Je rappelais ci-dessus que, pour la société française, le premier article du préambule de la constitution, qui constituerait donc la valeur essentielle du projet national, s'énonce : "Tous les hommes naissent et demeurent libres et égaux en dignité et en droit." La situation des étrangers pauvres, si elle n'est pas le seul, est un indicateur redoutablement explicite de la déliquescence actuelle, dans notre société, de ce mariage fondamental entre la liberté et l'égalité.

Jean Cathala
Mouvement Cimade Ile-de-France
novembre 1996.

[ Extrait de la brochure Papiers publiée en octobre 1996 par Alain Dussort ]




(1) L'ordonnance du 2 novembre 1945, pour le régime général, et les conventions bilatérales qui en différent sur quelques détails mais pas sur l'essentiel qui nous intéresse ici.

(2) A l'exception, unique à ma connaissance, de la délivrance d'une carte de 10 ans à l'étranger vivant en situation de polygamie.

(3) Les régularisations et refus de régularisation suite aux occupations de Saint Ambroise puis de Saint Bernard illustrent ô combien, cette réalité juridique...

(4) Considéré comme un délit, il est passible d'un mois à un an de prison et de 2 000 F à 20 000 F d'amende.

(5) Version intégrale dans Le Monde daté du samedi 24 août 1996.

(6) Cequi recouvre, en fait, toutes les situations irrégulières possibles, y compris le simple fait d'être resté en France après expiration du visa.

(7) Pour un même délit, un Français sera considéré quitte après avoir purgé sa peine, alors qu'un étranger pourra se voir infliger une seconde peine : l'interdiction du territoire français.
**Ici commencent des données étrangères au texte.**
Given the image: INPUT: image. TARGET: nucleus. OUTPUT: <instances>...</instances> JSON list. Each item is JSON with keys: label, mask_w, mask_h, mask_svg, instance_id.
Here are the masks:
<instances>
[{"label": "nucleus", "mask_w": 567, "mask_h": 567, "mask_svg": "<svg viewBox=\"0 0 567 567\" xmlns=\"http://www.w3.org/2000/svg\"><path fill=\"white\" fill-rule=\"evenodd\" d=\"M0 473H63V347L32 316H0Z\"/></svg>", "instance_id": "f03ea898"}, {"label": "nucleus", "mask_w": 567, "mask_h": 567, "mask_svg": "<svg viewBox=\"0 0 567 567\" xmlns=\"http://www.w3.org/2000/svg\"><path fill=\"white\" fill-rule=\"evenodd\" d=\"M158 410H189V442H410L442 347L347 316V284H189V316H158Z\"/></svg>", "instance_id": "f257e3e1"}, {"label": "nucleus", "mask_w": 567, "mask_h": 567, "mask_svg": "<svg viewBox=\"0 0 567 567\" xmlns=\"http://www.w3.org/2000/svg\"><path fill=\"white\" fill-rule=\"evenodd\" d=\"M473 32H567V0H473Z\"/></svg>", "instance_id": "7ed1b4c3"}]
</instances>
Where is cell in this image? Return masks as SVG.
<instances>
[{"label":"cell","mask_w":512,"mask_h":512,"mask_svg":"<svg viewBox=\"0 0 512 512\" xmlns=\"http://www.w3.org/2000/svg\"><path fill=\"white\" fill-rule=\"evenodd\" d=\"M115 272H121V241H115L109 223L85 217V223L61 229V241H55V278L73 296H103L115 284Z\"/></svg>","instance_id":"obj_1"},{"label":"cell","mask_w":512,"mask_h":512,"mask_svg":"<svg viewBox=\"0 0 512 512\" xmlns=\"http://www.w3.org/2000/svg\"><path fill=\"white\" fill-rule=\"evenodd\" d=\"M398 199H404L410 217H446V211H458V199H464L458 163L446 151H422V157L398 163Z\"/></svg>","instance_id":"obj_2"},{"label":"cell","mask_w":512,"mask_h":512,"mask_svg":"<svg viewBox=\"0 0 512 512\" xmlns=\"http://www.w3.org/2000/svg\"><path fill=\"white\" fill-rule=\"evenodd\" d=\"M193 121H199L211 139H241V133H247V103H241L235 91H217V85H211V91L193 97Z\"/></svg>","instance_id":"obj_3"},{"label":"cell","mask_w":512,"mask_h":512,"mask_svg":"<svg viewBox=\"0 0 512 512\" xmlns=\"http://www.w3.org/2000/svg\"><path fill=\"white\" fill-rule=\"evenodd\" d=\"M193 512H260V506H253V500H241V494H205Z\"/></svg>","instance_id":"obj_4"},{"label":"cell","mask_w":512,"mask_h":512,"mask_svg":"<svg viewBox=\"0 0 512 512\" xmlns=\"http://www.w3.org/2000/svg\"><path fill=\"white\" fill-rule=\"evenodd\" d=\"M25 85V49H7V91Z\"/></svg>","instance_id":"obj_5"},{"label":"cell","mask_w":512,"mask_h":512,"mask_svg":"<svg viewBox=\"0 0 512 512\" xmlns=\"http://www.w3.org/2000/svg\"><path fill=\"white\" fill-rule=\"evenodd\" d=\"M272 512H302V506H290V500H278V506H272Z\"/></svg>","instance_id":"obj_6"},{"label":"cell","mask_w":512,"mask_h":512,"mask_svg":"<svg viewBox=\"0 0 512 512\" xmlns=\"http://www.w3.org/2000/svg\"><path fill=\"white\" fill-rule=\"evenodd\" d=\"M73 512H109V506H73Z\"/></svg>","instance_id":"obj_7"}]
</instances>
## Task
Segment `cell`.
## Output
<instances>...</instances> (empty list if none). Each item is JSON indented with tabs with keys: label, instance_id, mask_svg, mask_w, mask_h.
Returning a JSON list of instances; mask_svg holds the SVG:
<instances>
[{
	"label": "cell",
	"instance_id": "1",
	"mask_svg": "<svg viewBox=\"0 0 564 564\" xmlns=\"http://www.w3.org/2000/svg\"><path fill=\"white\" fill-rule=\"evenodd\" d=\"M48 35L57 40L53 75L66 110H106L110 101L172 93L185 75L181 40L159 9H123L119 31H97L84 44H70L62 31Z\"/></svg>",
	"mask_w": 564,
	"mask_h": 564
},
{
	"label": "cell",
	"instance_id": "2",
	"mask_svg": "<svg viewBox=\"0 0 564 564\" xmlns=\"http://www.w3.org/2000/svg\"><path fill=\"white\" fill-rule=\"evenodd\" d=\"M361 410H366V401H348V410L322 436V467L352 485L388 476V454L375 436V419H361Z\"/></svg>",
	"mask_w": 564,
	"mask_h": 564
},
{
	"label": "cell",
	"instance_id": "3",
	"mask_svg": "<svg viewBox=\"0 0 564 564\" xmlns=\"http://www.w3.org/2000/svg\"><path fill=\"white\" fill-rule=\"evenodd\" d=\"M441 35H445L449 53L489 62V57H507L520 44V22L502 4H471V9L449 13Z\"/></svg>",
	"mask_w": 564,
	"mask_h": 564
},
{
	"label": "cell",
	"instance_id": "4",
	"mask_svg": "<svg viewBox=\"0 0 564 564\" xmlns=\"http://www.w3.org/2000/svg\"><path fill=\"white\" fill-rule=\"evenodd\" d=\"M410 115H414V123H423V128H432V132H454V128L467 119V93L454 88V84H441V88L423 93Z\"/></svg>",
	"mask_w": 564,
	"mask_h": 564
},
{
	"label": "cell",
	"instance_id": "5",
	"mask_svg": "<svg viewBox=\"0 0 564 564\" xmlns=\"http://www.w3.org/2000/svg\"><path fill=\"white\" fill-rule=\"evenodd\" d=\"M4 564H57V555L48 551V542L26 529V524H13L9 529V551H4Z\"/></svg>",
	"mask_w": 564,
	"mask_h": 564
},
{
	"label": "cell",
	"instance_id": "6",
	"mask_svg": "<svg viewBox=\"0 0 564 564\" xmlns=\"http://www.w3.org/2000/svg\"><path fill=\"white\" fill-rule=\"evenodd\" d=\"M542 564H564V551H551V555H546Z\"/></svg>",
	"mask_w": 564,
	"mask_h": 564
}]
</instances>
C'est ce qu'on appelle la double peine.

(8) C'est la même logique qui empêche monsieur Juppé d'établir des critères de régularisation, ce qui feraient au moins échapper les concernés à cet arbitraire total pour les faire rentrer dans une forme de droit.

(9) Ceci explique aussi l'actuelle volonté de Monsieur Debré de retarder de vingt-quatres heures cette intervention du juge de la rétention.

(10) Le code pénal donne la possibilité au juge d'instance d'évaluer la légalité d'une décision administrative. S'il la juge illégale, il peut en annuler les effets judiciaires (arrestation, rétention) mais pas administratifs (non délivrance de titre, décison de reconduite qui reste valable et pourra être remise à exécution).

(11) Les polémiques après l'évacuation de Saint Amboise ont masqué le fait que, depuis de nombreuses annnées, les milieux d'église sont venus clairement interpeller la société française sur les dégats des pratiques à l'égard des étrangers.

(12) Celles-ci ont alors force de loi et, de par la Consitution, sont de portée supérieure au lois internes.

(13) Des magistrats ont déjà pris des initiatives en ce sens, en déclarant illégales des reconduites sur le fondement de l'article 9 de cette convention, qui stipule : "Les Etats parties veillent à ce que l'enfant ne soit pas séparé de ses parents contre leur gré, [sauf] si cette séparation est nécessaire dans l'intérêt supèrieur de l'enfant". Ils ont estimé que cet article était suffisamment explicite pour pouvoir être appliqué directement, sans attendre une transposition en droit interne qui ne tarde que trop.

(14) Je voudrais bien connaître le statut juridique qui préside au ramassage, contre leur gré, des sans abris de Paris pour les conduire au Centre de Nanterre après avoir tourné des heures dans un car sans fenêtres. De même, de quelle texte relève le vol concommittant de leurs affaires par les services de voirie, en vue de leur destruction et au simple motif qu'elles sont sur le trottoir ?

(15) Ces lieux ouverts au public sont les commissions du séjour et d'expulsion, les audiences du maintien en rétention, les tribunaux d'instance qui statuent sur les séjours irréguliers, les tribunaux administratifs.

(16) Ainsi de ce magistrat se tournant lors d'une commission du séjour vers le représentant de la préfecture pour lui demander si la loi donnait, ou non, raison à ce dernier. Devinez la réponse!